• **Passage provided**:
▼
Re: Need review/merges for couple of pull requests

Posted by S G <sg...@gmail.com>.
RB,

The test TestCircularReferences shows that the classes having circular
reference need to extend LogicalType.
If every circular reference class has to do this, then I think this would
be a big limitation for actual classes used in production code because they
would be already extending other classes plus asking several other teams to
change their base-class would be difficult.
Is there a way to do this without making the classes extend the LogicalType
?

SG


On Wed, Jun 1, 2016 at 3:29 PM, Ryan Blue <rb...@netflix.com.invalid> wrote:

> SG,
>
> The example/test I built uses logical types to remove the circular
> reference when writing and restore it when reading. It doesn't look like
> your test adds logical types, so that's probably the issue.
>
> rb
>
> On Wed, Jun 1, 2016 at 1:51 PM, S G <sg...@gmail.com> wrote:
>
> > Hey RB,
> >
> > I was trying out the circular refs with latest 1.8.1 version of Avro and
> it
> > doesn't seem to be working out of the box for me.
> > Perhaps I am missing something and would appreciate your help.
▲
• **Entries supplied**:
▼
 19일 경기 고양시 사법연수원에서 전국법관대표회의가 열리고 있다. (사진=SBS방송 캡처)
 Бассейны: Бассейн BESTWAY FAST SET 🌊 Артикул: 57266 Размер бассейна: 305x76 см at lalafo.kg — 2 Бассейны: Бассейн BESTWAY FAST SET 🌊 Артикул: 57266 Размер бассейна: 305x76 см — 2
▲
▼
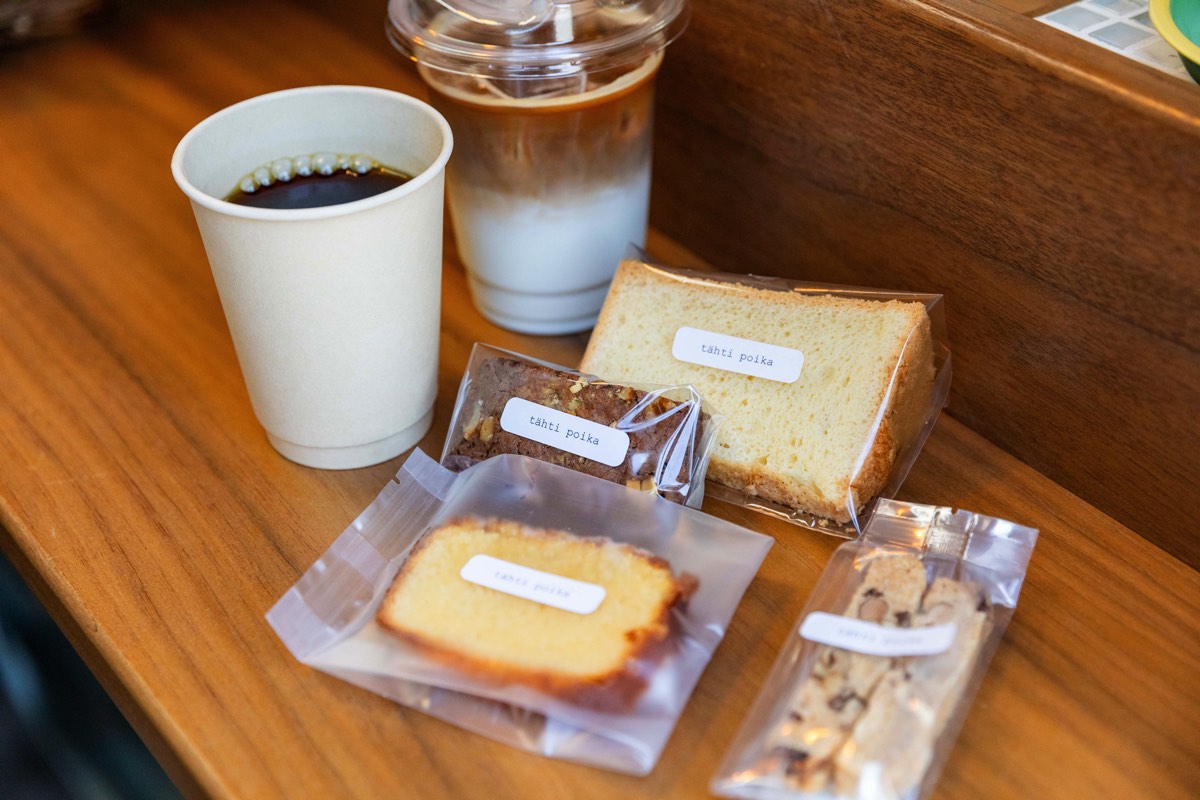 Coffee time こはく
▲
• **Questions**:
1. Rewrite the paragraph of the Avro thread that begins "The test TestCircularReferences shows" in shorter form, keeping its main points.
2. Print the part of the Avro thread starting at "Posted by S" and ending at "would be difficult.".
None of the rows are needed here.

• **Answers per task**:
1. TestCircularReferences shows that classes with circular references must extend LogicalType. Requiring this of every such class would be a serious limitation for production code. Those classes may already extend other classes, and getting several other teams to change their base classes would be difficult. The writer asks whether there is a way to handle circular references without extending LogicalType.

2.
Posted by S G <sg...@gmail.com>.
RB,

The test TestCircularReferences shows that the classes having circular
reference need to extend LogicalType.
If every circular reference class has to do this, then I think this would
be a big limitation for actual classes used in production code because they
would be already extending other classes plus asking several other teams to
change their base-class would be difficult.